The woman, who can only be identified as R. under Swiss law, was charged with complicity in fraud and money laundering for having improperly authorized trade instructions from Geneva-based TG Investments in April 2014, said the people, who didn’t want to publicly discuss an investigation that is ongoing. She was charged for not stopping the trades despite inexplicable fluctuations in valuations, and by extension enabling the fraud, they said.

Geneva Prosecutor Johan Droz in December charged the two founding partners of TG Investments, who left Credit Suisse in 2008 to set up a firm to manage money for their rich Turkish customers, with fraud and criminal mismanagement for forging signatures and faking orders to try to cover losses of at least 150 million Swiss francs ($156 million). G., a Credit Suisse relationship manager who worked with TG Investment Partners to execute account transfers and was charged in December with complicity in fraud, reported to R., the people said.

The widening of the Turkish probe to a second, more senior Credit Suisse manager comes at an awkward time for the bank’s wealth management unit, as one of its former bankers is scheduled to face trial later this year on charges he forged trades to try to cover up losses for his Russian clients. That case, though unrelated, also took place in Geneva and involved a key emerging market where Credit Suisse CEO Tidjane Thiam is looking to expand in wealth management as returns from trading securities slow.

R. was fired from the bank earlier this year, a person familiar with the situation said.

‘Hasty’

David Bitton, her lawyer, said the charges against R. are “hasty and contradict the facts” of the case. “My client never met the clients of TG, never met the TG partners and was not in charge of this relationship with Credit Suisse,” he said by telephone.

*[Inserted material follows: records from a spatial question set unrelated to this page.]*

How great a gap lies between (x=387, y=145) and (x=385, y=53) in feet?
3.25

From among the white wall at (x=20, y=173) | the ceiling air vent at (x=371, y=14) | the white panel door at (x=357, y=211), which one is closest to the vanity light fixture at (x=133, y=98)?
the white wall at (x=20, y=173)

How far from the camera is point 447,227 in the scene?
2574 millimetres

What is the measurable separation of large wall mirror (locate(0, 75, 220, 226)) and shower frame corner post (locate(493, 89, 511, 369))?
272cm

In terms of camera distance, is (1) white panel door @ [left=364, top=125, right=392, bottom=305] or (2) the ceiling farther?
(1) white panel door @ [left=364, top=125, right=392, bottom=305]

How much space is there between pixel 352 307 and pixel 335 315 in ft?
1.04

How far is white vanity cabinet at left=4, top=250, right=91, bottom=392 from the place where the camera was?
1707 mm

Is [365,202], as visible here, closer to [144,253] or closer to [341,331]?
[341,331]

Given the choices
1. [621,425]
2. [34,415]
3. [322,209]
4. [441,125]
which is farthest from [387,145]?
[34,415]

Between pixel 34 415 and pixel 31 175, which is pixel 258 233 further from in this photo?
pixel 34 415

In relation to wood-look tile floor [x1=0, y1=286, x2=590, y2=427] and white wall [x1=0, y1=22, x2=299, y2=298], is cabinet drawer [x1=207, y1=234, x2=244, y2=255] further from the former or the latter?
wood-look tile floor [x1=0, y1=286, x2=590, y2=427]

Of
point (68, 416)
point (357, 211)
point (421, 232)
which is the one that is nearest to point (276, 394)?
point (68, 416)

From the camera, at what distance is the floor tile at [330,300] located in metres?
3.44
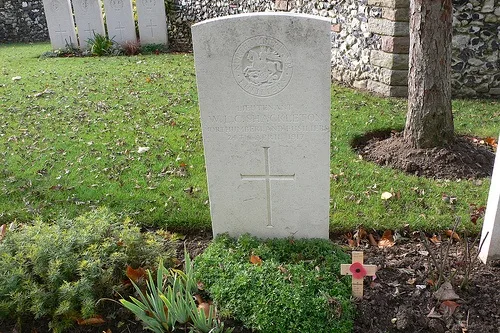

Saverio Lembo, a lawyer for G. who was suspended by the bank in 2015 and later fired, said his client “feels betrayed by the unsuspected and sophisticated fraud” by the two TG partners. G.’s role was at the lower end of the management chain with no decision-making power and his actions were within the law, Lembo said.

Gregoire Rey, a lawyer for one of the two TG partners who can only be identified as H., has acknowledged the trades but has previously said that his client never intended to profit from the transaction and was only doing it to cover the unexpected losses. Ilir Cenko, a lawyer for the second TG partner, was away and not immediately available to comment.

Single Individual

Droz said in an interview in March that it’s likely more Credit Suisse employees will be investigated. The Geneva prosecutor has also considered investigating the bank for money laundering, people familiar with the case said, though two of them have said that is unlikely. Under Swiss law, a bank can be found to have violated Switzerland’s anti-money-laundering law if a judge determines that it didn’t do enough to stop the transfers and that guilt cannot be attributed to a single individual.

“The criminal investigation is directed against representatives of TG Investment and two former Credit Suisse employees, and not against Credit Suisse,” the bank said in an emailed statement, adding that it “complies with all applicable laws and regulations in all countries in which it operates.”